-- Begin Selection --

Rex Wright

Personal information
- Full name: Rex Alan Wright
- Born: 24 November 1959 (age 66) Sydney, New South Wales, Australia

Playing information
- Position: Hooker
Club
| Years | Team | Pld | T | G | FG | P |
| 1984 | North Newcastle |  |  |  |  |  |
| 1985–87 | North Sydney | 43 | 1 | 0 | 0 | 4 |
|  | Total | 43 | 1 | 0 | 0 | 4 |
Representative
| Years | Team | Pld | T | G | FG | P |
| 1984 | New South Wales | 1 | 0 | 0 | 0 | 0 |
- Source: RLP As of 2 December 2024

= Rex Wright =

Australian rugby league footballer and coach

Rex Alan Wright (born in Sydney, New South Wales alongside his twin brother Mark Wright) is an Australian former professional rugby league footballer who played in the 1980s. He played for the North Sydney Bears in the New South Wales Rugby League competition. He also made one appearance at representative level for New South Wales. His position of choice was at .

-- End Selection --
-- Begin Data extract --

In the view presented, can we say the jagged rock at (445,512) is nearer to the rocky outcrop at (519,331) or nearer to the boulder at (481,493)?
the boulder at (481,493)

-- End Data extract --

→ **Given exercise 1**
Reproduce word for word the part of the Rex Wright profile starting at "Australian rugby league" and ending at "choice was at .".
→ **Given exercise 2**
According to the Rex Wright profile, who is his twin brother?

→ **Task solution 1**
Australian rugby league footballer and coach

Rex Alan Wright (born in Sydney, New South Wales alongside his twin brother Mark Wright) is an Australian former professional rugby league footballer who played in the 1980s. He played for the North Sydney Bears in the New South Wales Rugby League competition. He also made one appearance at representative level for New South Wales. His position of choice was at .

→ **Task solution 2**
Mark Wright